Курбский захлопал в ладоши; потом окликнул Петруся; но и оклик остался без ответа.

«Сердце сердцу весть подает», — вспомнились ему тут слова хлопца, и кровь хлынула ему в голову. — «Чего доброго, ведь, не спросясь, все-таки, собрался с этим Трошкой в замок к Биркиным? Его, головореза, на это станет…»

Схватив опять шапку и накинув на плечи кунтуш, он отправился на розыски головореза.

Благодаря зажженным там и сям кострам, он выбрался без затруднений из польского стана к становищу запорожцев, откуда еще издали доносились нескладные песни, грубый хохот и дикие визги. Чем ближе, тем явственнее становился этот нестройный гомон. Можно было уже расслышать бренчание бандуры, слова песен и забористую казацкую брань.

Закопавшись в снегу, запорожцы укрепили свой стан кругом повозками в форме огромного четырехугольника. Внутри стана дымились костры, двигались человеческие тени. Но попасть туда можно было только сквозь небольшие проходы, оставленные нарочно между повозками, — по одному с каждой стороны четырехугольника. Подойдя к такому проходу, Курбский вынужден был остановиться, потому что перед самым проходом столпилась целая кучка так называемых «сиромашни», забубенной казацкой голытьбы.
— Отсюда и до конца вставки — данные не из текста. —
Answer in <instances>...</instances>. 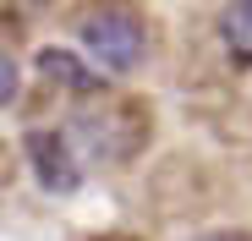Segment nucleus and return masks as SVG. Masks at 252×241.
<instances>
[{
  "label": "nucleus",
  "instance_id": "1",
  "mask_svg": "<svg viewBox=\"0 0 252 241\" xmlns=\"http://www.w3.org/2000/svg\"><path fill=\"white\" fill-rule=\"evenodd\" d=\"M82 50H88V60L99 71L126 77V71L143 60L148 33H143V22L126 11V6H104V11H94L88 22H82Z\"/></svg>",
  "mask_w": 252,
  "mask_h": 241
},
{
  "label": "nucleus",
  "instance_id": "5",
  "mask_svg": "<svg viewBox=\"0 0 252 241\" xmlns=\"http://www.w3.org/2000/svg\"><path fill=\"white\" fill-rule=\"evenodd\" d=\"M17 93H22V66H17V55L0 50V110H11Z\"/></svg>",
  "mask_w": 252,
  "mask_h": 241
},
{
  "label": "nucleus",
  "instance_id": "3",
  "mask_svg": "<svg viewBox=\"0 0 252 241\" xmlns=\"http://www.w3.org/2000/svg\"><path fill=\"white\" fill-rule=\"evenodd\" d=\"M38 77L55 88H71V93H88L94 88V71L82 66L71 50H38Z\"/></svg>",
  "mask_w": 252,
  "mask_h": 241
},
{
  "label": "nucleus",
  "instance_id": "2",
  "mask_svg": "<svg viewBox=\"0 0 252 241\" xmlns=\"http://www.w3.org/2000/svg\"><path fill=\"white\" fill-rule=\"evenodd\" d=\"M28 165L38 176V186L44 192H77L82 186V165H77V153L61 132H28Z\"/></svg>",
  "mask_w": 252,
  "mask_h": 241
},
{
  "label": "nucleus",
  "instance_id": "4",
  "mask_svg": "<svg viewBox=\"0 0 252 241\" xmlns=\"http://www.w3.org/2000/svg\"><path fill=\"white\" fill-rule=\"evenodd\" d=\"M220 33H225V50L241 66H252V0H230L220 17Z\"/></svg>",
  "mask_w": 252,
  "mask_h": 241
},
{
  "label": "nucleus",
  "instance_id": "6",
  "mask_svg": "<svg viewBox=\"0 0 252 241\" xmlns=\"http://www.w3.org/2000/svg\"><path fill=\"white\" fill-rule=\"evenodd\" d=\"M104 241H126V236H104Z\"/></svg>",
  "mask_w": 252,
  "mask_h": 241
}]
</instances>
Занята она была своеобразным торгом — продажей друг другу и обменом оружия и платья, снятого с мертвецов на поле битвы.

— Эх, ты, вавилонский свинопас! — орал один. — Свиньи от гуся отличить не умеешь, немецкой аркебузы от простой пищали!

— Сам ты иерусалимский браварник (пивовар)! — огрызался «свинопас». — Не видал я, что ль, аркебузы?

— Некрещеный ты лоб, чертов сват и брат! — бранился третий. — Экий кафтан отдать на онучи!

— Оце добре! Да ведь что за онучи — цареградский шелк. Гляди, что ли, татарский ты сагайдак (козел)!

И для вящего убеждения покупателя продавец совал ему под нос действительно шелковую, но уже куда не новую онучу.

— На-ка, ощупай. Татарка так, поди, в меня и вцепилась, ни за что бы не отдала, кабы я ее не пристукнул.

Омерзение, чуть не ненависть внушали Курбскому эти одичавшие, озверевшие люди. Стоявший у прохода караульный казак, узнав молодого князя, без всякого опроса, с поклоном пропустил его внутрь стана. Бражничавшие же здесь около ближайшего костра запорожцы даже не оглянулись на подошедшего: все внимание их было поглощено рассказом одного из бражников, видимо крепко захмелевшего, старого казака. Чтобы не прерывать их удовольствия, Курбский выждал конца рассказа.